> **Verilen Metin**
┏━━
Abdulmelik el-Husi, Husiler içindeki çatışmayı kontrol altına almak için harekete geçti

Husilerin lideri Abdulmelik el-Husi, milislerin kanatları arasında hız kazanan çatışmaları kontrol altına almaya çalışıyor. (Husi medyası)
Husilerin lideri Abdulmelik el-Husi, milislerin kanatları arasında hız kazanan çatışmaları kontrol altına almaya çalışıyor. (Husi medyası)
TT

Abdulmelik el-Husi, Husiler içindeki çatışmayı kontrol altına almak için harekete geçti

Husilerin lideri Abdulmelik el-Husi, milislerin kanatları arasında hız kazanan çatışmaları kontrol altına almaya çalışıyor. (Husi medyası)
Husilerin lideri Abdulmelik el-Husi, milislerin kanatları arasında hız kazanan çatışmaları kontrol altına almaya çalışıyor. (Husi medyası)

Yemen'deki darbeci milislerin lideri Abdulmelik el-Husi, Sana'daki milis kanatlarının liderleri arasında fon mücadelesi ve karşılıklı yolsuzluk suçlamalarının arka planında artan anlaşmazlıkları kontrol altına almak için harekete geçti. Bu anlaşmazlıklar, Husi yönetimine karşı büyüyen halk öfkesi ve yedi yıl önce kesilen maaşlarının ödenmesini talep eden öğretmenlerin grevinin devam etmesiyle aynı zamana denk geldi.
┗━━
> **Toplanan Veriler**
┏━━
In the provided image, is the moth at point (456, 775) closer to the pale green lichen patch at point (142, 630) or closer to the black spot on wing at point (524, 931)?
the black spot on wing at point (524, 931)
┗━━
> **Alıştırma Görevleri**
[A] Husilerle ilgili haberin son paragrafını esas alın. Anlaşmazlıkların arka planında yer aldığı ya da onlarla aynı zamana denk geldiği belirtilen durumların hepsini sıralayın.
[B] Husilerle ilgili haberi kaldığı yerden devam ettirin.

> **Nihai Sonuçlar**
[A]
- Fon mücadelesi
- Karşılıklı yolsuzluk suçlamaları
- Husi yönetimine karşı büyüyen halk öfkesi
- Yedi yıl önce kesilen maaşlarının ödenmesini talep eden öğretmenlerin grevinin devam etmesi

[B]
Şarku'l Avsat'a konuşan Sana'daki bilgi sahibi kaynaklara göre milis lideri Abdulmelik el-Husi, sözde Temsilciler Meclisi üyelerini kalıcı toplanma yeri olan Saada vilayetine çağırdı.

Kaynaklara göre toplantı, darbeci milislerin kontrolündeki meclisin hükümetteki Maliye ve Eğitim bakanlarını, öğretmen maaşlarının sürekli kesilmesi ve öğretmen destek fonunun milisler tarafından uygulamaya konulan paralel mezhepsel eğitim sistemi lehine yönlendirilmesi nedeniyle sorgulama girişiminin ardından geldi.

Kaynaklar, kontrolleri altındaki bölgelerdeki Yönetim Konseyi Dairesi Müdürü Ahmed Hamid'in desteklediği Maliye Bakanı'nın sözde Parlamento'ya katılmayı defalarca reddettiğini bildirdi. Ayrıca Hamid'in toplanan tüm parayı kontrol ettiği, onun talimatı dışında dağıtılmadığı ve bunun da milis lideri Muhammed Ali el-Husi'nin kuzeni olan diğer kanadın komutanını kızdırdığı kaydedildi.

hr
Husilerin lideri Muhammed Ali el-Husi'nin kuzeni, darbe yönetim kuruluna başkanlık etmeye hakkı olduğunu savundu. (EPA)

Kaynaklara göre Temsilciler Meclisi üyeleri, Hamid'in öğretmen maaşlarına ilişkin talepleri yanıtlamak için toplantıya katılmayı reddetmesinin zemininde, Hamid'i ikna etmekte iki hafta başarısız kaldıktan sonra ona olan güvenoyunu geri çekmeyi teklif etti. Bu nedenle milis lideri, bir grup üye dışında onları Saada'ya çağırdı.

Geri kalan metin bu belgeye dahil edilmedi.